> Your objective: Reproduce every line of the listing below verbatim, omitting the pictures.

Saved entries
◆ ◆ ◆ ◆ ◆

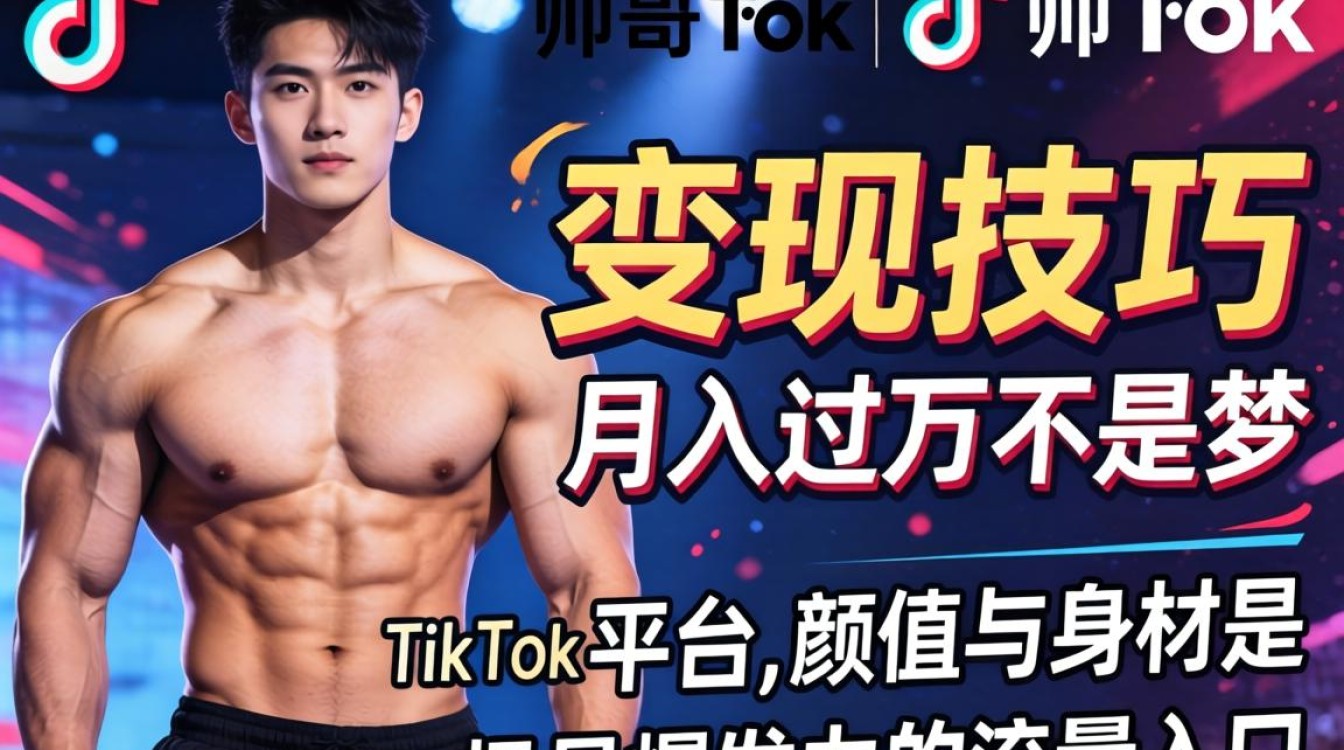 TikTok 帅哥肌肉男如何变现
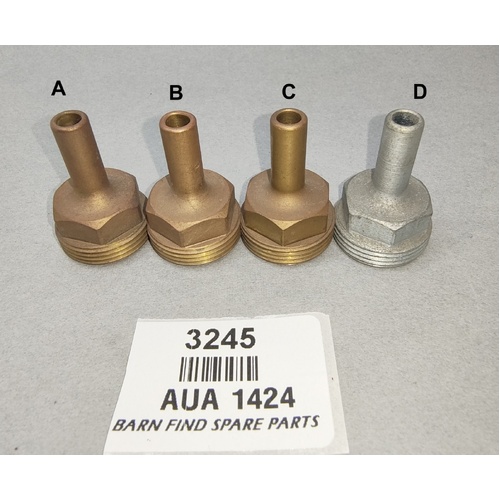 SU Fuel Pump Union Outlet PUSH On (barb) hose fitting L & HP AUA 1424 AUA 66 new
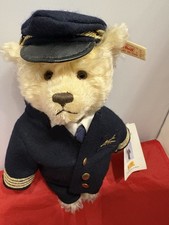 Steiff / Vedes, Pilot Teddybär, hellblond, 27cm, limitiert mit Zertifikat, TOP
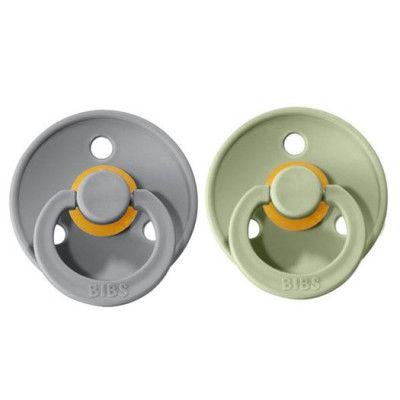 BIBS napp Colour 2-pack 6-18 mån, sage/cloud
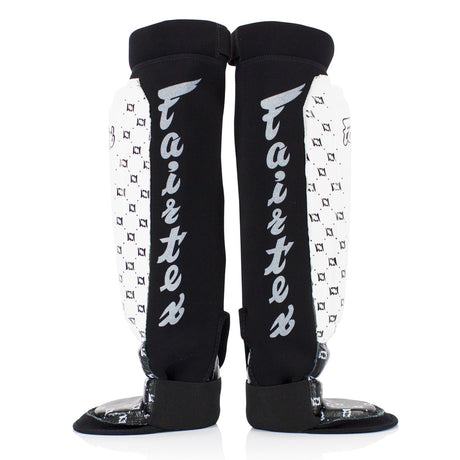 SP6 Fairtex Neoprene MMA Shin Pads White-Black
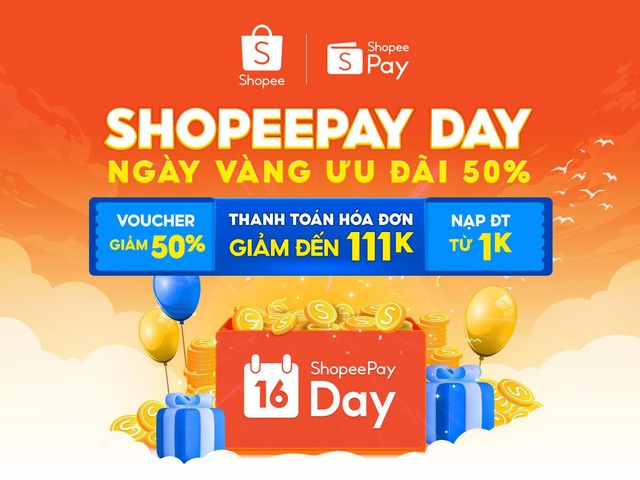 “Đứng ngồi không yên” với siêu hội giảm giá 50%, lại thêm deal 1K, 1 đồng tại ShopeePay Day [HOT]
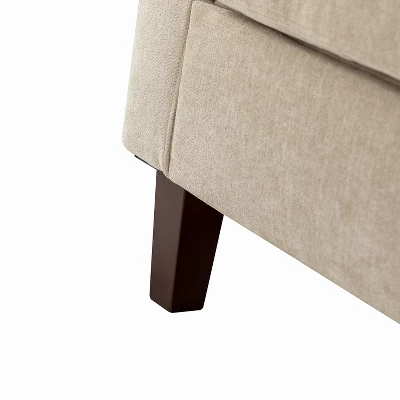 Deionides Tufted Wooden Upholstered Comfy Club Chair For Bedroom And Living Room With Wood Legs | ARTFUL LIVING DESIGN 8 Deionides Tufted Wooden Upholstered Comfy Club Chair For Bedroom And Living Room With Wood Legs | ARTFUL LIVING DESIGN - Image 8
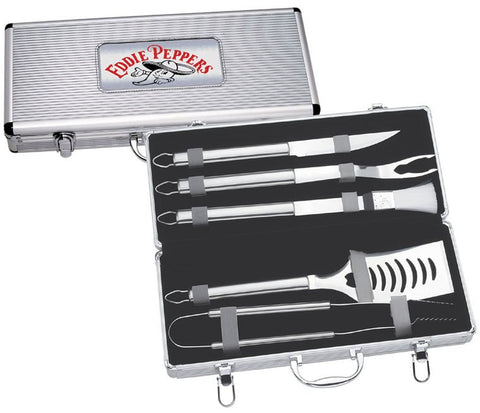 BBQ Set-5 pc Deluxe-Metal Case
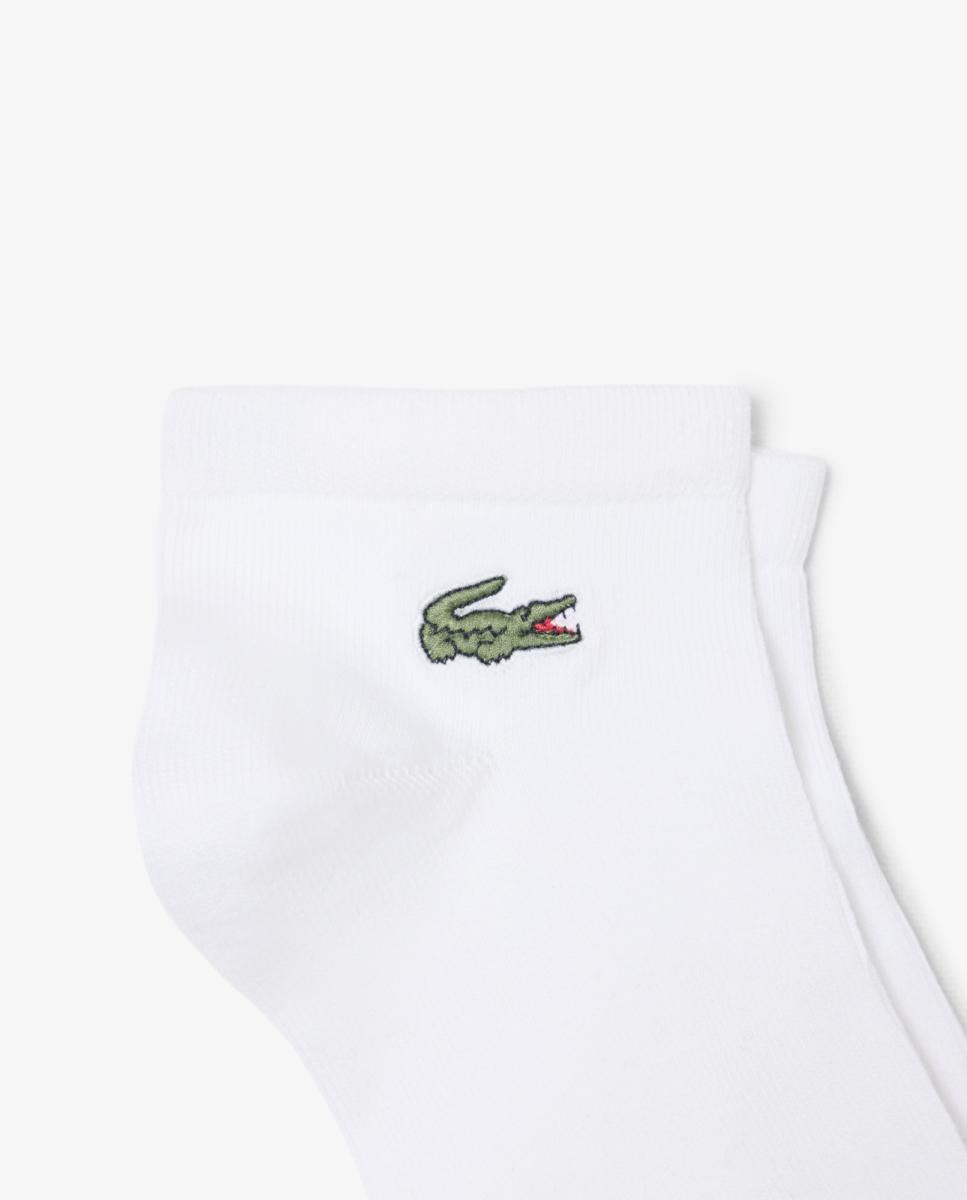 Pack de tres calcetines de hombre bajos lisos. - Lacoste - Blanco Blanco-2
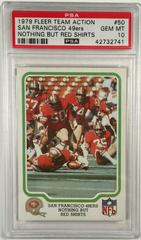 San Francisco 49ers [Nothing But Red Shirts] Football Cards 1979 Fleer Team Action Prices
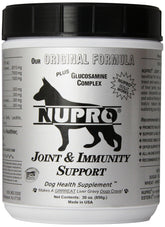 Nupro Joint Support 30 oz bottle shown for dogs, supporting joint comfort and mobility.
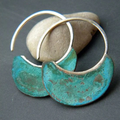 Vintage-Style Worn Turquoise Earrings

◆ ◆ ◆ ◆ ◆

> Your response:
 TikTok 帅哥肌肉男如何变现
 SU Fuel Pump Union Outlet PUSH On (barb) hose fitting L & HP AUA 1424 AUA 66 new
 Steiff / Vedes, Pilot Teddybär, hellblond, 27cm, limitiert mit Zertifikat, TOP
 BIBS napp Colour 2-pack 6-18 mån, sage/cloud
 SP6 Fairtex Neoprene MMA Shin Pads White-Black
 “Đứng ngồi không yên” với siêu hội giảm giá 50%, lại thêm deal 1K, 1 đồng tại ShopeePay Day [HOT]
 Deionides Tufted Wooden Upholstered Comfy Club Chair For Bedroom And Living Room With Wood Legs | ARTFUL LIVING DESIGN 8 Deionides Tufted Wooden Upholstered Comfy Club Chair For Bedroom And Living Room With Wood Legs | ARTFUL LIVING DESIGN - Image 8
 BBQ Set-5 pc Deluxe-Metal Case
 Pack de tres calcetines de hombre bajos lisos. - Lacoste - Blanco Blanco-2
 San Francisco 49ers [Nothing But Red Shirts] Football Cards 1979 Fleer Team Action Prices
 Nupro Joint Support 30 oz bottle shown for dogs, supporting joint comfort and mobility.
 Vintage-Style Worn Turquoise Earrings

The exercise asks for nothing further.